TASK TO CARRY OUT |
Quote the lines below exactly, from the one that holds "How far away is (206,202,217,289): pointed" through the final line of the records, and only those.

DATASET |

--------------------------------

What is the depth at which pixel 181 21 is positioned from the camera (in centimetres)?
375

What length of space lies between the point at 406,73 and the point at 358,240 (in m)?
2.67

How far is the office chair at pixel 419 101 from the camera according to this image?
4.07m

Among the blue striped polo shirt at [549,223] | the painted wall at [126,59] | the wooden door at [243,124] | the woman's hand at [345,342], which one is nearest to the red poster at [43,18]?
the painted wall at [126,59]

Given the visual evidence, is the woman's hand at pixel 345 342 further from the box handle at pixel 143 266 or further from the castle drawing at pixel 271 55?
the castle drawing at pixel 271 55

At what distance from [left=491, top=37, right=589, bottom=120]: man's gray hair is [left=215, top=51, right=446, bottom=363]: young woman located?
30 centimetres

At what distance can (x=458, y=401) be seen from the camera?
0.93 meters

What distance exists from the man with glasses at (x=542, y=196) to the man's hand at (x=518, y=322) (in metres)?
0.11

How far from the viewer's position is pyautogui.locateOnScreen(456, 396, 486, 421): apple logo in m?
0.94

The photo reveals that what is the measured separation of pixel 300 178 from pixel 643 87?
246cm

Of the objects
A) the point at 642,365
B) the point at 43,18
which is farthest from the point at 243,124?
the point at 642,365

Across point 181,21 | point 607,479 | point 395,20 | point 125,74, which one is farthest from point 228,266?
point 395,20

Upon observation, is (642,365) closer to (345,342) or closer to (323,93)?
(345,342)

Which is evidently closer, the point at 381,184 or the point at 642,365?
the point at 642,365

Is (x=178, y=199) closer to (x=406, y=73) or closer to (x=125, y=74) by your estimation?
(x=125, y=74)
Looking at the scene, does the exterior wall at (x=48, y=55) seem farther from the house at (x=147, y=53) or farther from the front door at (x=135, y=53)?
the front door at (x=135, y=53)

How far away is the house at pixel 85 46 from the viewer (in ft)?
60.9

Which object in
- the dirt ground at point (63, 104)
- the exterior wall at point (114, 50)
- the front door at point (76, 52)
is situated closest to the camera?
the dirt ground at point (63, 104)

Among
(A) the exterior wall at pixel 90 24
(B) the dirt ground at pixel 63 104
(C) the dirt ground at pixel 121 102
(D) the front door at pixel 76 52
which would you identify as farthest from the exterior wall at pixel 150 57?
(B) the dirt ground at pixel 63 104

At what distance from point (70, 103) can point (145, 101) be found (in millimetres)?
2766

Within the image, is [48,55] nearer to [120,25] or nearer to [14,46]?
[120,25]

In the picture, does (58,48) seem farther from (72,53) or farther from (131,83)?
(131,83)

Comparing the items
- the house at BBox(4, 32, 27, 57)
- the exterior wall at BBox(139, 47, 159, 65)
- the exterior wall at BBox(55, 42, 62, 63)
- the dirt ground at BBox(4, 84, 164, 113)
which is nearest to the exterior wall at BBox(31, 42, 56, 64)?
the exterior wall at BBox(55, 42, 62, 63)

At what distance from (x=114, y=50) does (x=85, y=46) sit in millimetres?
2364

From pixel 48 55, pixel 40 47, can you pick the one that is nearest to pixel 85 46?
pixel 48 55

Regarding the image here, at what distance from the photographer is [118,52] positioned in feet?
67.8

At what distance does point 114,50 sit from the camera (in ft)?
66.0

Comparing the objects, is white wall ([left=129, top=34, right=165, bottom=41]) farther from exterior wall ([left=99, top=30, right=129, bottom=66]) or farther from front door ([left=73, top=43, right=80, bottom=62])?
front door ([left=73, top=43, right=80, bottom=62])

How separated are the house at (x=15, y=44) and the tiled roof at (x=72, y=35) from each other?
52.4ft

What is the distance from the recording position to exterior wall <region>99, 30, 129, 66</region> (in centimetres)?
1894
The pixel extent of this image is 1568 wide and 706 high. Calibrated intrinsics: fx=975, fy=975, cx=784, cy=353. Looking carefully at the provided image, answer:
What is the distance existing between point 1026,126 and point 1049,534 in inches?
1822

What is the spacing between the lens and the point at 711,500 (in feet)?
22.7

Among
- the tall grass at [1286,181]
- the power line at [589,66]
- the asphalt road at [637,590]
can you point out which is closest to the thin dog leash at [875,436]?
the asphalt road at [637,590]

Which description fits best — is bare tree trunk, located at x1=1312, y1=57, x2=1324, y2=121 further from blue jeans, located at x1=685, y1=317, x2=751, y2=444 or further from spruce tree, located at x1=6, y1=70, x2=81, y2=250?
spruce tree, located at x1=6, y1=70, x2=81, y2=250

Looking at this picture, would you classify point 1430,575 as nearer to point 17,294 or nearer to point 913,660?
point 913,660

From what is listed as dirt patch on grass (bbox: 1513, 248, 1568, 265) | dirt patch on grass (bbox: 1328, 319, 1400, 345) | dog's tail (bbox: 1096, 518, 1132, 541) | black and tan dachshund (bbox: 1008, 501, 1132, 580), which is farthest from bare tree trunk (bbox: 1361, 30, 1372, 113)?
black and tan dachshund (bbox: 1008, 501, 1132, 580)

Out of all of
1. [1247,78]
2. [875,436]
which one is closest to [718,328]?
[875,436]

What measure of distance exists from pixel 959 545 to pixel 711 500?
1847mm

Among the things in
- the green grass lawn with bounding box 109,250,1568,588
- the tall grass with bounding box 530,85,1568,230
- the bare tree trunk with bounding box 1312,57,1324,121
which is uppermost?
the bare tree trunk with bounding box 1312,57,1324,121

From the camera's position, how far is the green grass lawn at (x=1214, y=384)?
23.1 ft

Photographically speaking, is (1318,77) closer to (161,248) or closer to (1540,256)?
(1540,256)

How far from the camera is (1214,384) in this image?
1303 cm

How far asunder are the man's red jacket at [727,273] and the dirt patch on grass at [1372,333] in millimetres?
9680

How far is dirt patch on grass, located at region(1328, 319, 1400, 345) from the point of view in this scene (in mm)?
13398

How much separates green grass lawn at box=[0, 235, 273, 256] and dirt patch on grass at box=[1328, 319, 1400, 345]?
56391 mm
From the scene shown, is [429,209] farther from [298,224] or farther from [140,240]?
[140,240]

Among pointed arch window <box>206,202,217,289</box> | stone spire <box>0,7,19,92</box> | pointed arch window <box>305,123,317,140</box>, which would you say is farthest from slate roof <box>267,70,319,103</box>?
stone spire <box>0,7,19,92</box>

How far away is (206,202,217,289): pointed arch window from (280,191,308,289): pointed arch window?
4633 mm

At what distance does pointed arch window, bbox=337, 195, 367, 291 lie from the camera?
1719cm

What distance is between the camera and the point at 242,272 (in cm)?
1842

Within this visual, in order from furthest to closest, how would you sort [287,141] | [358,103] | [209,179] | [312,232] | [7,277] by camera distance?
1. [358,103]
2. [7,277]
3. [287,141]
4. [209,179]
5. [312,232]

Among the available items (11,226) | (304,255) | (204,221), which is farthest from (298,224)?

--------------------------------

WRITTEN SOLUTION |
How far away is (206,202,217,289): pointed arch window from (280,191,308,289): pointed arch window?
4633 mm

At what distance does pointed arch window, bbox=337, 195, 367, 291 lie from the camera?
1719cm

What distance is between the camera and the point at 242,272 (in cm)?
1842

Within this visual, in order from furthest to closest, how would you sort [287,141] | [358,103] | [209,179] | [312,232] | [7,277] by camera distance?
1. [358,103]
2. [7,277]
3. [287,141]
4. [209,179]
5. [312,232]

Among the available items (11,226) | (304,255) | (204,221), which is farthest from (298,224)?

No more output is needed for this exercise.